── TEXT BLOCK
To use Bayes' Rule, we need to define the prior probability of a particular fold-change before any data is taken into account. Because in principle the fold-change could take practically any range of values from zero to infinity, we should use a very uncertain prior. We will represent the prior probability distribution for the estimate of the mean as another Student's t-distribution [note: this is slightly different than Kruschke's normally-distributed prior]. The standard deviation of this distribution should be very high (100 times the data's standard deviation), because we want to consider a wide range of possibilities for the fold-change. We will center the t-distribution at the arithmetic mean of the data points, which in this case is (0.974 + 0.970 + 1.078) / 3 = 1.007, because this seems like a reasonable place to default to. The nu ("degrees of freedom") parameter we will specify as 1.0, to make the tails heavy; again, because we are fairly uncertain what the actual fold-change is.
────
── DATA SUPPLIED
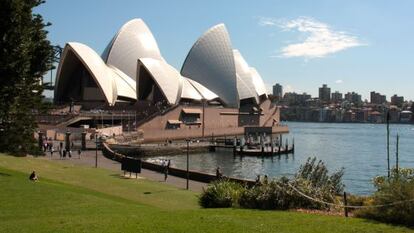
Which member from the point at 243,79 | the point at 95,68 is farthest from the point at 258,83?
the point at 95,68

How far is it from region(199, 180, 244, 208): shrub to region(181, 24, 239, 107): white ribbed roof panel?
227 ft

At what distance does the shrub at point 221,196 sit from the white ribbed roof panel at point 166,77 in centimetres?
5814

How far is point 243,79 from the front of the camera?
97.5 meters

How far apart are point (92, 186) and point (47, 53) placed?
17.2 feet

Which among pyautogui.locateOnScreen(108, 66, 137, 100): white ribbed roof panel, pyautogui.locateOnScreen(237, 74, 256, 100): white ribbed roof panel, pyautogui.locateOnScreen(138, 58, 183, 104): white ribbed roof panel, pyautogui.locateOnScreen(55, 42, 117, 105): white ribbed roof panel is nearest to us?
→ pyautogui.locateOnScreen(55, 42, 117, 105): white ribbed roof panel

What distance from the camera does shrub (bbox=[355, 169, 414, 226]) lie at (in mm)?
9023

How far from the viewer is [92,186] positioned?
19.3 metres

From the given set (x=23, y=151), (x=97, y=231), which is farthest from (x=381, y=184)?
(x=23, y=151)

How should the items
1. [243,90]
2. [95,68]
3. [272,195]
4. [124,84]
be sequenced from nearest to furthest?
[272,195]
[95,68]
[124,84]
[243,90]

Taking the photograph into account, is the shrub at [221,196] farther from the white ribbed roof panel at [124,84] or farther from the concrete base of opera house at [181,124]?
the white ribbed roof panel at [124,84]

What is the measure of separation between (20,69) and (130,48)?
6015 cm

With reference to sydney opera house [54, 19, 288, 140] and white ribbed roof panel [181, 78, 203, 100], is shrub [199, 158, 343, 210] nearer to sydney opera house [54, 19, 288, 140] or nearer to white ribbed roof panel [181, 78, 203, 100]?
sydney opera house [54, 19, 288, 140]

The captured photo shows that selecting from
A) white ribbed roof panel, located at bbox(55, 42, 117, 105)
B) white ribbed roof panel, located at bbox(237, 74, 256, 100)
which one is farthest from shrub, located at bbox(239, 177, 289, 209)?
white ribbed roof panel, located at bbox(237, 74, 256, 100)

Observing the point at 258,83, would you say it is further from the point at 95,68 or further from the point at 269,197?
the point at 269,197
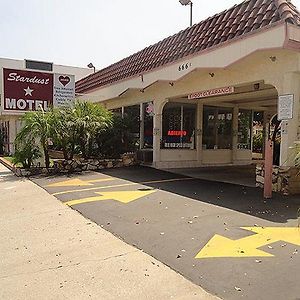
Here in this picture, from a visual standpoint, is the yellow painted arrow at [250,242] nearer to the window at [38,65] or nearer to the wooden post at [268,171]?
the wooden post at [268,171]

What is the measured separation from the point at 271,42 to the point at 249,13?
2071mm

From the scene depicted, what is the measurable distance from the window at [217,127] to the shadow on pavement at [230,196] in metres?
3.85

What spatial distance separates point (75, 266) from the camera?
437 cm

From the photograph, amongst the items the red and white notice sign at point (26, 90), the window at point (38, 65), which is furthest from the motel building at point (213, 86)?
the window at point (38, 65)

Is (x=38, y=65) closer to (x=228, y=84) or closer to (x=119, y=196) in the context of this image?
(x=228, y=84)

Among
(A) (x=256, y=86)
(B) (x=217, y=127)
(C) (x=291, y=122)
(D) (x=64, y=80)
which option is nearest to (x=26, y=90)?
(D) (x=64, y=80)

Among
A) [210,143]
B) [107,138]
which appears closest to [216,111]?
[210,143]

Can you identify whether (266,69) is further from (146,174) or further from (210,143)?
(210,143)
────
SET OF TASKS:
- a) Find every line of the listing that contains the word "wooden", matching case, and copy each of those lines.
- b) Continue the passage on setting a prior for the fold-change from the point where it ends.
The passage on the Bayesian prior and the listing have nothing to do with each other.

TASK ANSWERS:
- a)
Here in this picture, from a visual standpoint, is the yellow painted arrow at [250,242] nearer to the window at [38,65] or nearer to the wooden post at [268,171]?
the wooden post at [268,171]

- b)
Now that we have our datapoints and we have defined the prior, we need to estimate the posterior probability distribution. This is mathematically challenging. Instead of trying to derive and evaluate an integral, we will sample from the posterior probability distribution using a Markov Chain Monte Carlo (MCMC) algorithm. Each iteration of the MCMC algorithm will generate one Student's t-distribution that is hypothesized to represent the data. The algorithm 1) calculates the likelihood that the distribution represents the data, 2) calculates the likelihood of distribution occurring based on prior probabilities for the parameters of the distribution, 3) combines them with Bayes' Rule, and 4) adapts towards more likely distributions.

The following is an example of a likelihood calculation. The top and bottom panels each show a t-distribution generated by one iteration of the MCMC algorithm. The likelihood of the hypothesized distribution of representing the data can be calculated by multiplying the probability density at each datapoint. The bottom t-distribution has a higher likelihood of representing the data than the top distribution. The actual algorithm incorporates a random number generator to generate new hypothesized t-distributions, as well as evaluating whether the change in likelihood is greater than random chance.

The algorithm also combines the likelihood of the distribution representing the data with the prior likelihood of the distribution occurring in the first place based on the priors; this is not depicted here.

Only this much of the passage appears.